AIM OF THE EXERCISE. Starting with the line that contains "Between these two, red" and going on through the end of the material, switch "cherry tomato" to "grape tomato" and give those lines again with everything else left unchanged.

Scene-based reasoning material:
* * *
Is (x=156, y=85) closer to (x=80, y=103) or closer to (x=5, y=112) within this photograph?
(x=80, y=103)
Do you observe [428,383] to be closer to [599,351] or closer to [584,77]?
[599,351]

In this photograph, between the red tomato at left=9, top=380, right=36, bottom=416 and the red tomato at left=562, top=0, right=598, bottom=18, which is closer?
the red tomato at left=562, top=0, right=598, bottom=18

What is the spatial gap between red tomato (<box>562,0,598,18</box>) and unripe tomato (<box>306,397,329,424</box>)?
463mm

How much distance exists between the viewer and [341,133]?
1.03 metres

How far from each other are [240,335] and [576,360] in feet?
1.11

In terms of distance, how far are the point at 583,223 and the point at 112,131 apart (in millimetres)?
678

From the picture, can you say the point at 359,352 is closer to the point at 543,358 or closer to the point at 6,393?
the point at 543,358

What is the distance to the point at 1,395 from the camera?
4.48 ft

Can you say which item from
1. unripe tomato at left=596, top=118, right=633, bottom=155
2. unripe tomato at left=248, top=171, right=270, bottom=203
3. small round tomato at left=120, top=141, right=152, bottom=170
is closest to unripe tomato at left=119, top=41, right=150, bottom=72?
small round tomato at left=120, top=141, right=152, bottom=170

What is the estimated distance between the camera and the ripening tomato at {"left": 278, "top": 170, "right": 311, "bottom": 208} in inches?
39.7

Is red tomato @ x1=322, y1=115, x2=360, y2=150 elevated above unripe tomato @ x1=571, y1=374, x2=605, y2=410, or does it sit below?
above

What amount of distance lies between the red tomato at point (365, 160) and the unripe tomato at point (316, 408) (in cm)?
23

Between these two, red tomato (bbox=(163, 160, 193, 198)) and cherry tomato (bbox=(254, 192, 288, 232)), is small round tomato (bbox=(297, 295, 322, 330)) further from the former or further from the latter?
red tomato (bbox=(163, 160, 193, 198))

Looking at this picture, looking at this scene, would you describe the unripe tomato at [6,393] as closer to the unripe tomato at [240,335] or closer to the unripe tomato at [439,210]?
* * *
THE RESPONSE.
Between these two, red tomato (bbox=(163, 160, 193, 198)) and grape tomato (bbox=(254, 192, 288, 232)), is small round tomato (bbox=(297, 295, 322, 330)) further from the former or further from the latter?
red tomato (bbox=(163, 160, 193, 198))

Looking at this picture, looking at this scene, would you describe the unripe tomato at [6,393] as closer to the unripe tomato at [240,335] or closer to the unripe tomato at [439,210]?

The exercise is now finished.